All they are going on is the name.


----------



## Art Smith (Oct 16, 2012)

So you have had problems with yours?


----------



## dlb (Nov 13, 2012)

Art Smith said:


> I'm considering the purchase of a new Oliver 10" 5hp Single phase Table saw. Does anyone here have experience with the Oliver line of tools. I know the old stuff is sought after but can't find any review of the new line. Thanks in advance for any input


 
I have a friend who collects Oliver tools and having been around him for several years, watching and helping, I would say that they are well made and will last for many generations. Now, with that being said, his machinery is at least 40 - 60 years old. So, I would find an old Oliver saw (http://vintagemachinery.org/) but skip the new.


----------



## ryan50hrl (Jun 30, 2012)

I would take that with a grain of salt, claiming all Asian made tools is like claiming all American cars are crap. Yes, some are, but there's plenty of people that are very happy with Asian made tools. I have a steel city built table saw and I'm happy as pie!


----------



## Bweick7 (Jan 14, 2010)

If you get a chance to try an original piece of "Oliver" WW machinery ...

Jump on the offer......

16-18" of blade eating through wood like its not even there is something to experience.......and I am not exaggerating,,,,,

Problem, I have gathered, is for a lot of ww's here, space/where the shop is located/the electric service,....are the stop blocks for even thinking about a saw of this magnitude...
So I understand,,,,,, and yes, those Asian table saws are light and can be moved into anywhere, all single phase for the most part....

I relate that to back in the early days of the home ww'ers or contractor 1920- 1970's...there were all the adds for craftsman, Rockwell, delta ....there wasn't much competition in this market...and chicom machinery was non existent for the most part....and considered a shame if you bought something overseas,,,,it was all American made.......one 
saw in particular that is sought after that is American built , that is old and very well built....manageable in weight and size....

A Unisaw........

But now thanks to modern technology and inexpensive RPC costs....the 16-18" saws that were in production and built to outperform what ever it is you throw at them......consistently.........are now more attainable,,,,depending on where it's being planted......sometimes it doesn't work.....

Check out a Wadkin PPk , Greenlee,Tannawitz, Northfield, Oliver.....and hopefully they have the optional slider.....that is one fantastic feature....just love it :thumbsup:

If you have never physically been in front of any one of the saws these manufactured produced....you'll be very impressed and possibly overwhelmed at the size and mass of these saws......

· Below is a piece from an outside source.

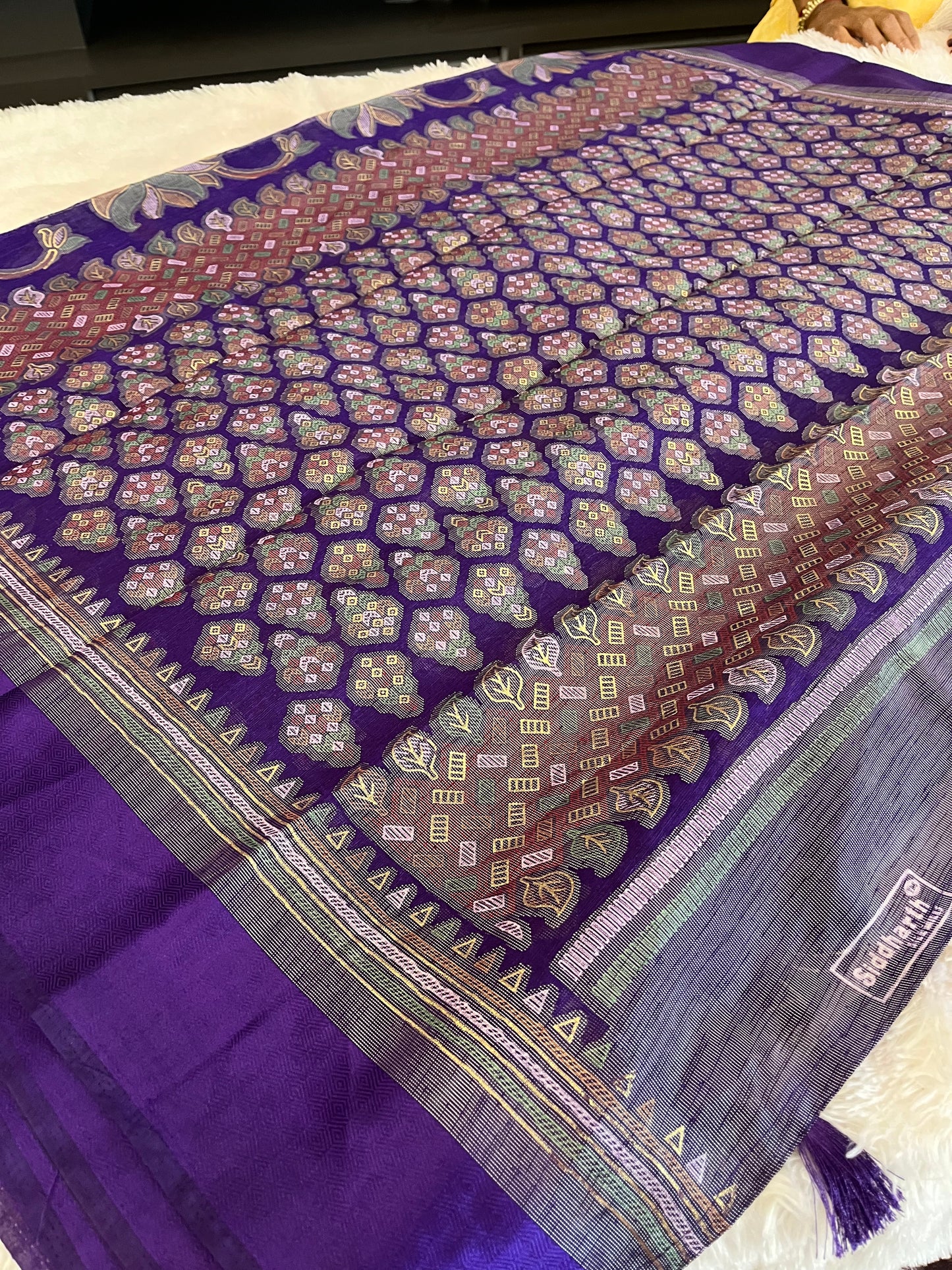 Linen chiffon -1017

You that spoke of your steel city saw,..... I am sure your happy with your saw, and that's what is most important,...:thumbsup: but if you ever have the chance,,,,,,,,,try some of this machinery out that I mentioned,......you wont look at your current saw the same way,,,,,,,,I guarantee you won't......


I get a little frustrated listening to you guys give so much praise to the Asian machinery, and I have to be polite and respectfully shut my mouth.......so maybe if someone cares to take what I am saying seriously.....

You'll understand why I praise the older machinery

All I am saying is.......

If you ever have an opportunity , please check the older machinery out, and if they let you try it out, by all means,.....do so,.....

It becomes an addiction.....And there is a reason why.......

God knows, I'm an addict., for sure...:laughing:

On a side note: If your serious about your saw purchase....look at a Oliver 232 or 270....those are on the small side of Oliver's line of table saws....again these are the "Original" Oliver machinery lines....12-14" blades accepted..

B,


----------



## WarnerConstInc. (Nov 25, 2008)

You forgot AWWM and my favorite Frank clement, oh yeah they have those pesky bearings you don't like B. 

Get a PM 66, just because it is not a uni saw...


----------



## Bweick7 (Jan 14, 2010)

I didn't Mean to leave those machines out, my appologise ,,but I am getting the feeling they would not want to deal with jack shafts, pulley systems and tilting tables.........And dare I say Babbit bearings.....


It's not for everyone, that's for sure,,,,,but you never know,,,,,:blink:


B,


----------